■ **TASK ITEM**: The whole listing, please: repeat it exactly, with the pictures left out.

■ **RECORDED INFORMATION**:

● ● ● ● ● ● ●

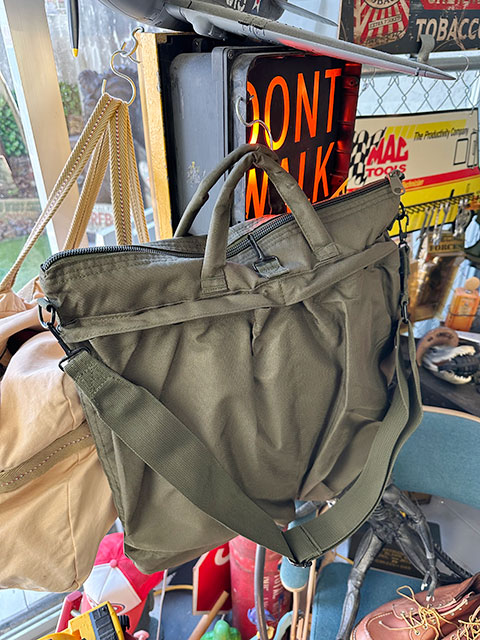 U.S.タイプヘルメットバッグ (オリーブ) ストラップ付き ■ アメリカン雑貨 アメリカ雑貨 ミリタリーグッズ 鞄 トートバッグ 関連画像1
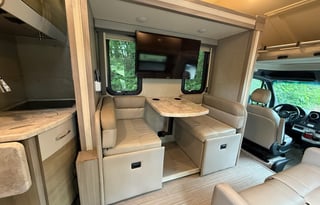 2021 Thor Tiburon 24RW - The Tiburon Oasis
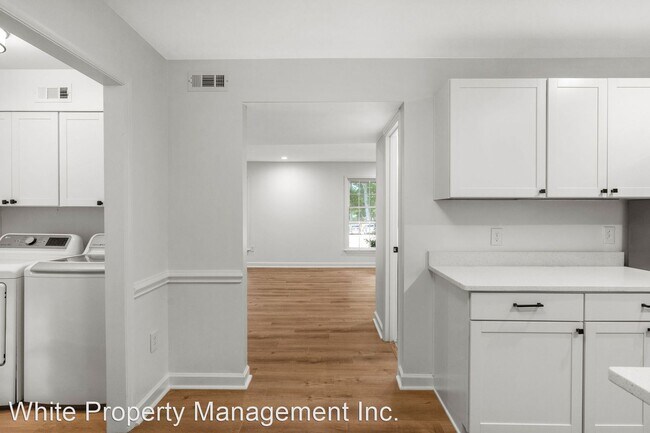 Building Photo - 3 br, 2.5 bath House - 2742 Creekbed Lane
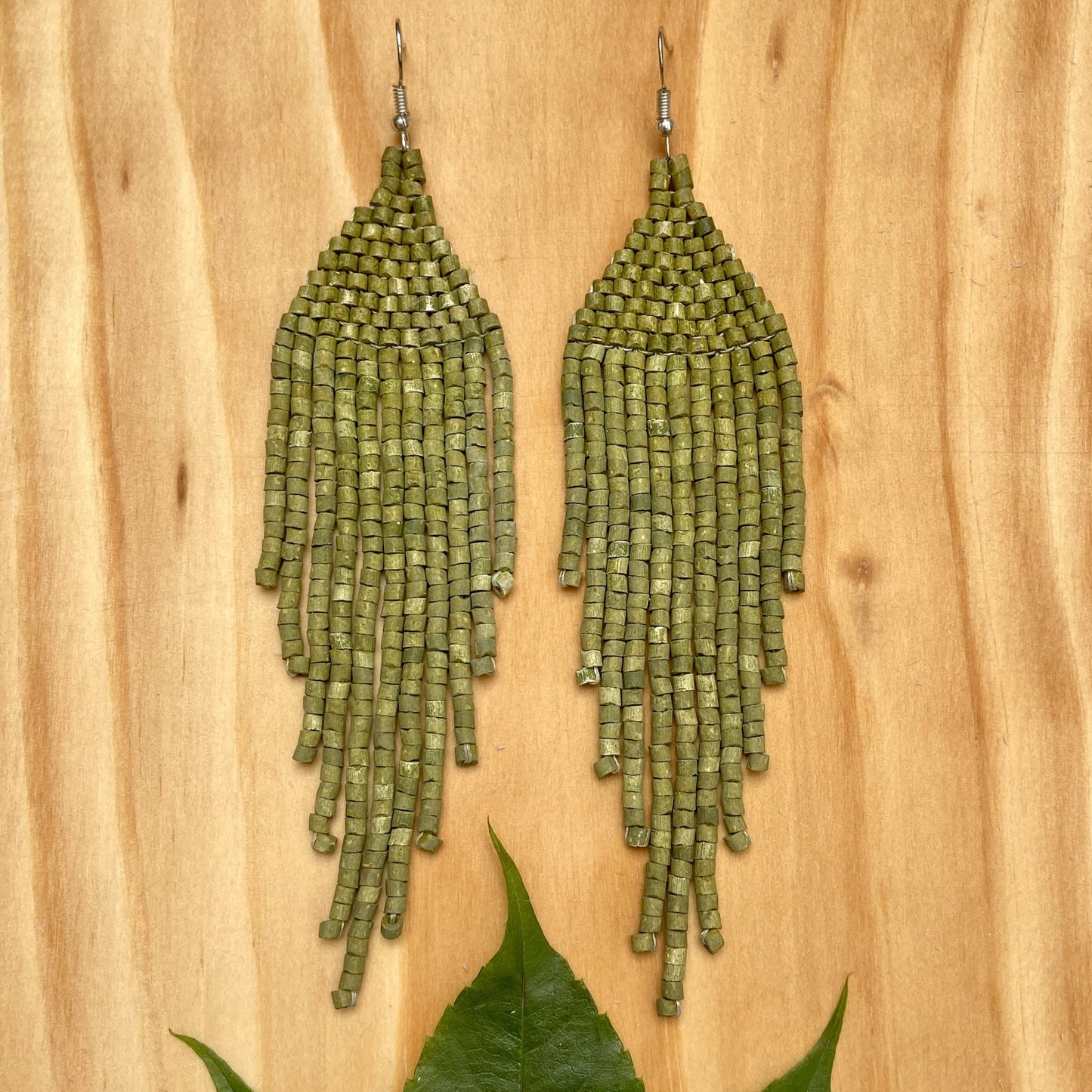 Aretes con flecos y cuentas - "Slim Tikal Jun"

● ● ● ● ● ● ●

■ **RESPONSE AREA**:
 U.S.タイプヘルメットバッグ (オリーブ) ストラップ付き ■ アメリカン雑貨 アメリカ雑貨 ミリタリーグッズ 鞄 トートバッグ 関連画像1
 2021 Thor Tiburon 24RW - The Tiburon Oasis
 Building Photo - 3 br, 2.5 bath House - 2742 Creekbed Lane
 Aretes con flecos y cuentas - "Slim Tikal Jun"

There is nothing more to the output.